╭──

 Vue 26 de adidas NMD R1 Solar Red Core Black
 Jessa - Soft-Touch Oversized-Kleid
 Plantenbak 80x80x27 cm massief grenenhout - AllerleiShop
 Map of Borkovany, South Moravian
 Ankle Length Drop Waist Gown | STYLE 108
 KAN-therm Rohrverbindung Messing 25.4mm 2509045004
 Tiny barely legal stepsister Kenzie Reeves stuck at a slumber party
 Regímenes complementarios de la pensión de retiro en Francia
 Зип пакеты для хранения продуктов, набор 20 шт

╰──
╭──

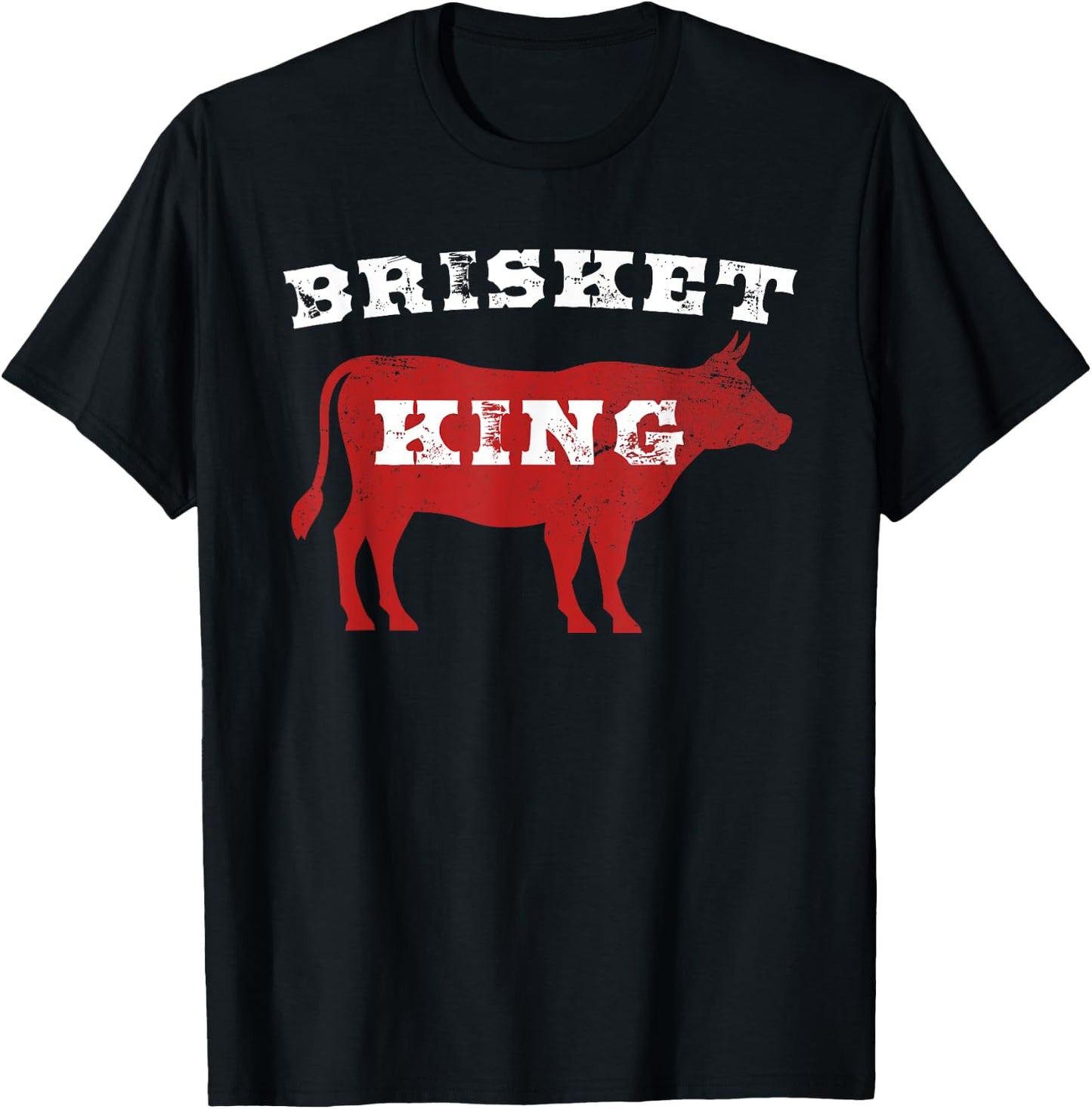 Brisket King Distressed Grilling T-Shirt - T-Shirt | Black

╰──

> **Work task**: Retype exactly the span of lines from the one with "KAN-therm Rohrverbindung Messing" through the one with "Зип пакеты для"; include both ends and omit the rest of the material.

> **Answer box**:
 KAN-therm Rohrverbindung Messing 25.4mm 2509045004
 Tiny barely legal stepsister Kenzie Reeves stuck at a slumber party
 Regímenes complementarios de la pensión de retiro en Francia
 Зип пакеты для хранения продуктов, набор 20 шт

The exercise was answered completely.